=== 求められること ===
渋谷のアーティスト公募企画を紹介する本文を読み、次の問いに答えてください。
1. 一般社団法人渋谷駅前エリアマネジメントがまちづくり活動を推進している区域はどこですか。
2. アーティスト公募企画「TYPELESS」は何年度から始動しましたか。
3. モデレーターとして企画・制作を担当したのは、どの会社の誰ですか。

=== 本文 ===

一般社団法人渋谷駅前エリアマネジメント(以下、渋谷エリマネ)は「持続的なまちづくり」を掲げ、渋谷駅中心五街区にてまちづくり活動を推進しています。
その一環として、アーティストが挑戦できる環境をつくること、再開発中から公共空間を豊かにすること、「人の心を楽しませ、人が歩きたくなる街」を実現することを目指し、2023年度よりアーティスト公募企画「TYPELESS」を始動しました。
今回は、その「TYPELESS」の第2弾として作品を制作したアーティストMotoki Shiozawaさん、モデレーターとして企画・制作を担当した株式会社Embedded Blueの片岡さんを迎え、渋谷エリアマネジメントの木平・桂とともに、プロジェクトの背景や成果、そして今後の展望について今回のプロジェクトへの思いや渋谷の街とアートについてお話を伺いました。

=== 元の記録 ===

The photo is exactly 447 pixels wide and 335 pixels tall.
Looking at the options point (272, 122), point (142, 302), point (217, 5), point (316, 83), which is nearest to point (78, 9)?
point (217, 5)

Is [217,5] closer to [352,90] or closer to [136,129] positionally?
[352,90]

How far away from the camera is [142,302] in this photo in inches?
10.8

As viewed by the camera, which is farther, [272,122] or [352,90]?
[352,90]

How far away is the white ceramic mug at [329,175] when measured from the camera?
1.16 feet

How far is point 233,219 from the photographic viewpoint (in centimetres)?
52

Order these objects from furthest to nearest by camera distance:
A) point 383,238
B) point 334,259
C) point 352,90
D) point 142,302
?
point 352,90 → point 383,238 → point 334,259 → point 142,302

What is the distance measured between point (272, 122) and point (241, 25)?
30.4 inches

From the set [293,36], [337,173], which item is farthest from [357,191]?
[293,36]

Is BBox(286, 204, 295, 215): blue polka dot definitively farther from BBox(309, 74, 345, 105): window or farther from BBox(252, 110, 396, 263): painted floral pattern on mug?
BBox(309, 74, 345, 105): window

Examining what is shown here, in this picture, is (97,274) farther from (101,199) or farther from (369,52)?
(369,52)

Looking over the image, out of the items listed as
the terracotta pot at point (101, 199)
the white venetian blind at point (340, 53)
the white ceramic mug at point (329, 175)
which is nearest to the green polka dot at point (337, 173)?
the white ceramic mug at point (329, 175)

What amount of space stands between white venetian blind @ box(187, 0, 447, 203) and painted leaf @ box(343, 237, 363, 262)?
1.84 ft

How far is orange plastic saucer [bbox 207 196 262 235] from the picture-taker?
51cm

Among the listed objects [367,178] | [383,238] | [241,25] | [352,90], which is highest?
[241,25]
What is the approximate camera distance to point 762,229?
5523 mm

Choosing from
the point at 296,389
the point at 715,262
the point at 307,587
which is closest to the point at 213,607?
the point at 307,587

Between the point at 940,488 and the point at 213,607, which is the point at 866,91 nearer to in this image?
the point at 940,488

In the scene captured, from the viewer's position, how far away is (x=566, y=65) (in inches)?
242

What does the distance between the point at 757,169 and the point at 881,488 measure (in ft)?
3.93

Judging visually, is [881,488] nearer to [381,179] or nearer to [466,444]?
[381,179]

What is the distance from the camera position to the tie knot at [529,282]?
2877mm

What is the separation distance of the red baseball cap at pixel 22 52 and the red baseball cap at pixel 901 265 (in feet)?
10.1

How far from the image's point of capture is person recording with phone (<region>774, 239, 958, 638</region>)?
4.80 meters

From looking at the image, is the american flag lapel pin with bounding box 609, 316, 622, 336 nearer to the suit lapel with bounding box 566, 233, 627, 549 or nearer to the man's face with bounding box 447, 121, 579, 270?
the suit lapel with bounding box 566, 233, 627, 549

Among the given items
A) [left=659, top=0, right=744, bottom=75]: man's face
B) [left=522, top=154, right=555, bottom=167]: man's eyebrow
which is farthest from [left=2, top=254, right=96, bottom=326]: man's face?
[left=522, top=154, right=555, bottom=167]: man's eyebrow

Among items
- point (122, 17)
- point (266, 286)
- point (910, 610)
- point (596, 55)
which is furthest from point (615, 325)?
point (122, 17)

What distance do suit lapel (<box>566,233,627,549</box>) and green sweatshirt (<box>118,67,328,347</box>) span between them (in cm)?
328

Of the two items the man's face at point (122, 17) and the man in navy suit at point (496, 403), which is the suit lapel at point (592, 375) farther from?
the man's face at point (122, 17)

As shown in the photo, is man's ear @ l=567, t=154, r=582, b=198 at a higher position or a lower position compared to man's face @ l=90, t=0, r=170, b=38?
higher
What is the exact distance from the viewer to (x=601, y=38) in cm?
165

=== 課題の解答 ===
1. 渋谷駅中心五街区
2. 2023年度
3. 株式会社Embedded Blueの片岡さん